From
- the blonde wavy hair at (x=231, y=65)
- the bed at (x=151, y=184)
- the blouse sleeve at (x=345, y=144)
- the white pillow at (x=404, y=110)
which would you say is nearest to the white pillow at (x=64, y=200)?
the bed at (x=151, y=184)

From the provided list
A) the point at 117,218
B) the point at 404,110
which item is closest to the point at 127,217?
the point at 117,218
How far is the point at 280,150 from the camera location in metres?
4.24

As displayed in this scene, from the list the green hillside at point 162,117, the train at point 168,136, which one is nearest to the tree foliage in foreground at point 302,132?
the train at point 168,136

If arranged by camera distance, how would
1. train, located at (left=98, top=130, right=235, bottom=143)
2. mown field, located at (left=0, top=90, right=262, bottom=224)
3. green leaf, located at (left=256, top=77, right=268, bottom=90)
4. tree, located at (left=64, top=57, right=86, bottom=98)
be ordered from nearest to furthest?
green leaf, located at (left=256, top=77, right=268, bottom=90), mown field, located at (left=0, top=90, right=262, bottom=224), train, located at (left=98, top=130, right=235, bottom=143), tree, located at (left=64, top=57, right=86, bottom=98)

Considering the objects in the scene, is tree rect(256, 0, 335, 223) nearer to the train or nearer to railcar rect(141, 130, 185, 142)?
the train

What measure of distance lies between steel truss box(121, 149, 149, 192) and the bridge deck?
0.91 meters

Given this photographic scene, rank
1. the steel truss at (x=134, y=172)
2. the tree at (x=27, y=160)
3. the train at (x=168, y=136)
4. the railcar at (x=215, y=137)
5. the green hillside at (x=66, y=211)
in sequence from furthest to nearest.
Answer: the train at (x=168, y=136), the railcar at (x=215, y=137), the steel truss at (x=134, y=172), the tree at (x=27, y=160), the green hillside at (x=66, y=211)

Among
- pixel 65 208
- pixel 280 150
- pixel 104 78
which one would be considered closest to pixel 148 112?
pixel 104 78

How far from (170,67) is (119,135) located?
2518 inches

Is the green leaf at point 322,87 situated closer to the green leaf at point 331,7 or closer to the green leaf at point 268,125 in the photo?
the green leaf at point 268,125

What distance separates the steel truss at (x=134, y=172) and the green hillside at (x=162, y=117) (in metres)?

________________________

Reproduce every entry shown above, precisely as it stands.

From
- the blonde wavy hair at (x=231, y=65)
- the bed at (x=151, y=184)
- the blouse sleeve at (x=345, y=144)
- the white pillow at (x=404, y=110)
which would you say is nearest to the white pillow at (x=64, y=200)?
the bed at (x=151, y=184)

From the provided list
A) the point at 117,218
B) the point at 404,110
which item is closest to the point at 127,217?
the point at 117,218
How far is the point at 280,150 from the camera location in metres?
4.24

As displayed in this scene, from the list the green hillside at point 162,117, the train at point 168,136, which one is nearest to the tree foliage in foreground at point 302,132?
the train at point 168,136

If arranged by camera distance, how would
1. train, located at (left=98, top=130, right=235, bottom=143)
2. mown field, located at (left=0, top=90, right=262, bottom=224)
3. green leaf, located at (left=256, top=77, right=268, bottom=90)
4. tree, located at (left=64, top=57, right=86, bottom=98)
be ordered from nearest to furthest?
green leaf, located at (left=256, top=77, right=268, bottom=90), mown field, located at (left=0, top=90, right=262, bottom=224), train, located at (left=98, top=130, right=235, bottom=143), tree, located at (left=64, top=57, right=86, bottom=98)

Considering the objects in the scene, is tree rect(256, 0, 335, 223) nearer to the train or nearer to railcar rect(141, 130, 185, 142)?
the train

What measure of distance lies between steel truss box(121, 149, 149, 192) and the bridge deck?
0.91 meters

Given this photographic scene, rank
1. the steel truss at (x=134, y=172)
2. the tree at (x=27, y=160)
3. the train at (x=168, y=136)
4. the railcar at (x=215, y=137)
5. the green hillside at (x=66, y=211)
in sequence from furthest to nearest.
Answer: the train at (x=168, y=136), the railcar at (x=215, y=137), the steel truss at (x=134, y=172), the tree at (x=27, y=160), the green hillside at (x=66, y=211)

Among
- pixel 65 208
- pixel 280 150
- pixel 104 78
which one would be considered closest to pixel 148 112?
pixel 104 78

How far from (170,67) is (119,135) located?
2518 inches

Is the green leaf at point 322,87 situated closer to the green leaf at point 331,7 or closer to the green leaf at point 268,125 in the photo?
the green leaf at point 268,125

What distance separates the steel truss at (x=134, y=172) and the green hillside at (x=162, y=117) (in metres)?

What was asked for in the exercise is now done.